Oral metronidazole has been recommended for treatment of mild-to-moderate Clostridium difficile-associated disease (CDAD), in part because of concern that use of vancomycin may be more likely to promote colonization and transmission of vancomycin-resistant enterococci (VRE). The objective of our study was to compare the frequency of skin and environmental VRE contamination associated with metronidazole treatment for CDAD with such frequency associated with vancomycin treatment for CDAD.


Prospective, observational study. This study was performed at the Cleveland Veterans Affairs Medical Center (Cleveland, OH). For patients with CDAD who had concurrent VRE colonization, stool, skin, and environmental samples were cultured for VRE before, during, and up to 3 weeks after therapy with metronidazole or vancomycin. The proportions of skin and environmental contamination were compared before and after resolution of diarrhea and during treatment with metronidazole or vancomycin.

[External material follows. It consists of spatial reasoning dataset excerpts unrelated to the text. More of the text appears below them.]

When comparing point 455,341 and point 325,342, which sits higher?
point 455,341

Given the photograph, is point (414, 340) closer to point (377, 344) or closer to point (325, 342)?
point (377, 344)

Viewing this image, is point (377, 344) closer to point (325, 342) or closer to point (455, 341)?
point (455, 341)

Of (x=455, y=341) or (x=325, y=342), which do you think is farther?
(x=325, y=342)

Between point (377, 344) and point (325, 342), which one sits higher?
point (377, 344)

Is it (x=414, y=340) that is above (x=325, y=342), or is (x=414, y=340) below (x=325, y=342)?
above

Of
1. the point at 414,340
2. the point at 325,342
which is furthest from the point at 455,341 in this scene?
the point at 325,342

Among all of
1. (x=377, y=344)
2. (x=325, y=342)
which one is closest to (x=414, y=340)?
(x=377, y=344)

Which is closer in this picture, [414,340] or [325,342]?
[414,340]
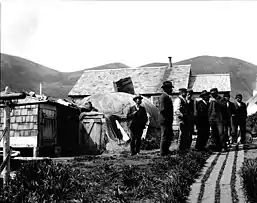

Of the 34 patients, 17 were treated with vancomycin and 17 were treated with metronidazole. The proportion of environmental cultures that were positive for VRE was significantly higher during resolution of diarrhea than it was after resolution of diarrhea (38% vs 28%; P=.025), whereas the proportion of skin cultures positive was not different during and after resolution of diarrhea (78% vs 71%; P=.60). There were no differences between patients who received metronidazole and patients who received vancomycin in the proportions of skin culture results (73% vs 77%; P=.80) or environmental culture results (37% vs 32%; P=.359) that were positive for VRE. Eleven patients (32%) had chronic fecal incontinence, and 28 (82%) had incontinence at least once during their CDAD episode.


In VRE-colonized patients with CDAD who experienced frequent fecal incontinence, skin and environmental VRE contamination was common during and after resolution of diarrhea. The frequency of VRE contamination was similar between patients treated with metronidazole and patients treated with vancomycin.